September 20th, 2011

Former Vice President Dick Cheney talks to CNN’s John King

CNN’s John King sat down with former Vice President Dick Cheney to discuss a wide range of issues from the evolution of the Republican Party to regrets the vice president may have. Two highlights from the interview are after the jump and a full transcript of the program will be posted at

Please credit all usage of the interview to CNN’s John King

ADDITIONAL VIDEO –  Former Vice President Dick Cheney talks with with CNN’s John King about what he calls “flawed intelligence.”
Highlight from Interview

JOHN KING, CNN ANCHOR:  Let me close on that point.  You wrote the book, and as you know, there have been some scathing reviews, some people saying why doesn’t’ Dick Cheney say I regret this or why doesn’t Dick Cheney say I got this wrong.  Reflect on that as you close.
And as you do, I read this part, somebody who keeps notes from my mother who I lost a long time ago, and I was struck by this.  This is after the Ford loss, your mother sent you this note and you say you kept it in a frame for years.  Quote, “It’s hard to put down what I feel, much love, much pride, and I know you will come out of this knowing that you did your best.”

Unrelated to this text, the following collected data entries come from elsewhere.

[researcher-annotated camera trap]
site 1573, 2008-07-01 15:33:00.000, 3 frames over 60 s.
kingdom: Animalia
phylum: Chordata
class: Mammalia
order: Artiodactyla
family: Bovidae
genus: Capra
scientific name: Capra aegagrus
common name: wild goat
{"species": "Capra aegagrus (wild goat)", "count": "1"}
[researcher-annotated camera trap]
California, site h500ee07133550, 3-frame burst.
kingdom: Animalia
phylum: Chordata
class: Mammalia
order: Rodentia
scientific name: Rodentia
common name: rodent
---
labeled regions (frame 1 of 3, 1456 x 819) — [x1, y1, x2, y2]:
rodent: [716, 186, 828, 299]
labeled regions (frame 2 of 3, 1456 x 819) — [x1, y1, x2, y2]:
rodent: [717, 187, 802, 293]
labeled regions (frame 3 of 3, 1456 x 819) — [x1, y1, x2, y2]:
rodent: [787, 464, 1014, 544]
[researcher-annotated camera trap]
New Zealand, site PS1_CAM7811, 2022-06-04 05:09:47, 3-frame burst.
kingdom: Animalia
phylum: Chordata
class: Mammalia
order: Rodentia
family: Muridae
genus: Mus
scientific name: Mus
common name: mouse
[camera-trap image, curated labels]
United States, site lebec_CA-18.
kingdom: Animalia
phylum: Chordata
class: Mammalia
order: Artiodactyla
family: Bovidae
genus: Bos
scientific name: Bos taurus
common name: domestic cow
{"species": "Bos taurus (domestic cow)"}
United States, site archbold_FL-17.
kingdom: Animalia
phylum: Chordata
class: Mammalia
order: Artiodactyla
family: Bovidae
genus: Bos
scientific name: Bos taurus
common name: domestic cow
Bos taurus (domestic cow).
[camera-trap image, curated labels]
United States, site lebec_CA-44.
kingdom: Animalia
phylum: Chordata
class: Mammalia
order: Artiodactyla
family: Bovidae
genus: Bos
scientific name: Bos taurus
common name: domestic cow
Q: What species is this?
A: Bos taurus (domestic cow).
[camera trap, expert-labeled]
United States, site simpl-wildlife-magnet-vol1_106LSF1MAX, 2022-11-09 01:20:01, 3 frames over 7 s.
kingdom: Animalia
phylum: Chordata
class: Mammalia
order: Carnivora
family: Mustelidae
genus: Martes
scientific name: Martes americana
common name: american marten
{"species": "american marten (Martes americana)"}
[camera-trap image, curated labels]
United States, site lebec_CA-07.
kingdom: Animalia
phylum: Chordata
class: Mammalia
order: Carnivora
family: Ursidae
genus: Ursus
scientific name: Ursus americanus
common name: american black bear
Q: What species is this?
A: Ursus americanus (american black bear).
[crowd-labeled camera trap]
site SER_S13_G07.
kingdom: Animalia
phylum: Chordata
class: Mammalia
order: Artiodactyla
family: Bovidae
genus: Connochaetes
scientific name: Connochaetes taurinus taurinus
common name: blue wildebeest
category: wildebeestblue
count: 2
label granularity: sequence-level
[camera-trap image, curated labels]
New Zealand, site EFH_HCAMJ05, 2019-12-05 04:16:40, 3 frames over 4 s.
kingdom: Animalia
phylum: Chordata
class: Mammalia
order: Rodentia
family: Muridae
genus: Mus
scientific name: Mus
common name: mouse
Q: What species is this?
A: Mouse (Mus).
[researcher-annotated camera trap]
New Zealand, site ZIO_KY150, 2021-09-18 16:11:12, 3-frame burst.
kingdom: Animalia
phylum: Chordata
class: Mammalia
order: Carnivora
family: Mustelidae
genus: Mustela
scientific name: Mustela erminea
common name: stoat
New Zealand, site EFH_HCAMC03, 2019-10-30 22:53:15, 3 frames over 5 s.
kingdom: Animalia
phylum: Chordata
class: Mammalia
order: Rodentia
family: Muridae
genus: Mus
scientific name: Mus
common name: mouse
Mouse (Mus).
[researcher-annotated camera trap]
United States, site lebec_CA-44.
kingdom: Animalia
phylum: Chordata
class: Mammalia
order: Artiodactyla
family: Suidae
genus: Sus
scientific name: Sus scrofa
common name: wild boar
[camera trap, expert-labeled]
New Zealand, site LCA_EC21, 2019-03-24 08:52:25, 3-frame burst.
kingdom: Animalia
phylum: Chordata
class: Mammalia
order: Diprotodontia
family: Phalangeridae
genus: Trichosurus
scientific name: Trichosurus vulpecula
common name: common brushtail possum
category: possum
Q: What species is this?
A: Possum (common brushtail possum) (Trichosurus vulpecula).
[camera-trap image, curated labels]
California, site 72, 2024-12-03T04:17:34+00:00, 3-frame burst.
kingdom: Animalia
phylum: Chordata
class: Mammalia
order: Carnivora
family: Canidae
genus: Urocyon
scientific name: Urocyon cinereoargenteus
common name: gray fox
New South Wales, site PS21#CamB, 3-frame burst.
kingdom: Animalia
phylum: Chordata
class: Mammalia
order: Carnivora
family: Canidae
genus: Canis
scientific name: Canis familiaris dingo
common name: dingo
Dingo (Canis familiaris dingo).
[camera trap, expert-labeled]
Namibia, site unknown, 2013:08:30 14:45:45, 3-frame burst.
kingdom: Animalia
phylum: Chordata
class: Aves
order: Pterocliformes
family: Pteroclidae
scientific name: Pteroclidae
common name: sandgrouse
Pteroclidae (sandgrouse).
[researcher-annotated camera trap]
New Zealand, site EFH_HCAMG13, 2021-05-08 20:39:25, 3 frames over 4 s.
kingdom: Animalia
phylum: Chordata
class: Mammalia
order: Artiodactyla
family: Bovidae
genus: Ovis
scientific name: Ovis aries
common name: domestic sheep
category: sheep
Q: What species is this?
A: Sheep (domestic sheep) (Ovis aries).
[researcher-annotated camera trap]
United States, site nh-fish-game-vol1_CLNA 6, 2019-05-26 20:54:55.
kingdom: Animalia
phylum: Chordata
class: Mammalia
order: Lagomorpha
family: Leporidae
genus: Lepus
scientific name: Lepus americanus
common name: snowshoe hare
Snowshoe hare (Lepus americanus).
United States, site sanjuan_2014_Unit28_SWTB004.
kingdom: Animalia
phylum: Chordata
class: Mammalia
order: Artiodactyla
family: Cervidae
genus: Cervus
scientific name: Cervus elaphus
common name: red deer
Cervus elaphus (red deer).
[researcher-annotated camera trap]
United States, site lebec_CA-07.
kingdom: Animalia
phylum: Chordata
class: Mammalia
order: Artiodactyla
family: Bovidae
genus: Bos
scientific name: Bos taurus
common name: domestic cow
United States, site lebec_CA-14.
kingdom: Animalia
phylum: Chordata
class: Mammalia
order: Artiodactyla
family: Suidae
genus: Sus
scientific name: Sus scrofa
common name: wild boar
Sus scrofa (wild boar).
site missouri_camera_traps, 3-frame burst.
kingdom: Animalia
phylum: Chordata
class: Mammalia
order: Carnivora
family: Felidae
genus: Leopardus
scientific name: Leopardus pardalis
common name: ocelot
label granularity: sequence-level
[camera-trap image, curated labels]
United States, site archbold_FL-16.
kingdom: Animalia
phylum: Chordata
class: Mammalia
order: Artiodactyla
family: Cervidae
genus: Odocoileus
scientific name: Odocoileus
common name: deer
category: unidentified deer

You put that early in the book about an early moment in your career.  Could you put it at the end of the book?

DICK CHENEY, FORMER VICE PRESIDENT OF THE UNITED STATES: Oh, I think so, yes.  That obviously is a judgment I cared a lot about.  My mother, she’s been gone now for many years, but I’ve still got that letter and I like to think she’d approve of the later stages of my career.

She died shortly after I left the Defense Department, so she never knew I got to be a vice president, but she would have loved it.

KING:  And to those who have seen the interviews since the book came out and they’re saying where’s the apology, where’s the regret, where’s the this — ?

CHENEY:  They probably didn’t agree with me when I was in office.  And this certain group that don’t think you’ve written a book until you’ve apologized for whatever it is they disagreed with you that you did, I don’t worry about that

Highlight from Interview

JOHN KING, CNN ANCHOR You said something in a recent interview, that you thought the current secretary of state, the former senator from New York, Hillary Clinton, to be the strongest Democratic candidate, not for vice president, for president in 2012.  Her husband, who has a little experience at this, the former president, said that he has high regard for your political skills, but he thinks you’re trying to, quote, “cause a little trouble.”

You trying to cause a little trouble?

DICK CHENEY, FORMER VICE PRESIDENT OF THE UNITED STATES: Well, he didn’t turn down the opportunity to accept my suggestion that Hillary ought to run.  I —

KING:  I think it’s pretty clear she’s not going to.

CHENEY:  I said it tongue in cheek, and I think he could tell that.  But I — I just think the Democrats ought to have as much fun on their side as we are on ours.

KING:  Do you accept any responsibility for the birth of the Tea Party in the sense that if you talk to Tea Party voters, they would say the Obama stimulus plan and the Obama health care plan, that that was the last — those were the last straws.  That got them thinking government has too much power in Washington, we want to return it to the states.

But if you have an extended conversation with most Tea Party voters, they would say deficit spending in what was supposed to be a conservative administration, the Bush-Cheney administration, and then the bailouts, the government getting directly involved at the end, that that, for them, said whoa, this is not what we bought.

Are you, in part, a father of the Tea Party?

CHENEY:  Well, nobody’s ever accused me of that.

I did support the TARP program, and I did because the federal government is the only entity in our society that is in a position to maintain the viability of our currency and the functioning, if you will, of our — of our financial system.  Without that financial system, everything else falls apart.

When we get into the area of individual industries, the automobile industry or whatever particular product we want to talk about, that’s a separate proposition.  I think the markets ought to work there and the government shouldn’t be in the business of trying to make choices or play favorites.

But when it comes to the basic fundamental functions of the Federal Reserve Board, the Treasury and the overall health of our financial system and our banking system, only the federal government can maintain the viability of those — those institutions, and it’s absolutely essential we do it.

If we hadn’t done what we did with TARP, I think we’d have been in big, big trouble, much worse than we are.

KING:  And so when a Tea Party voter railed against that, is it just they don’t understand, they don’t understand the complexity of it, they don’t understand that moment?

CHENEY:  Well, they don’t agree with me. That’s their prerogative.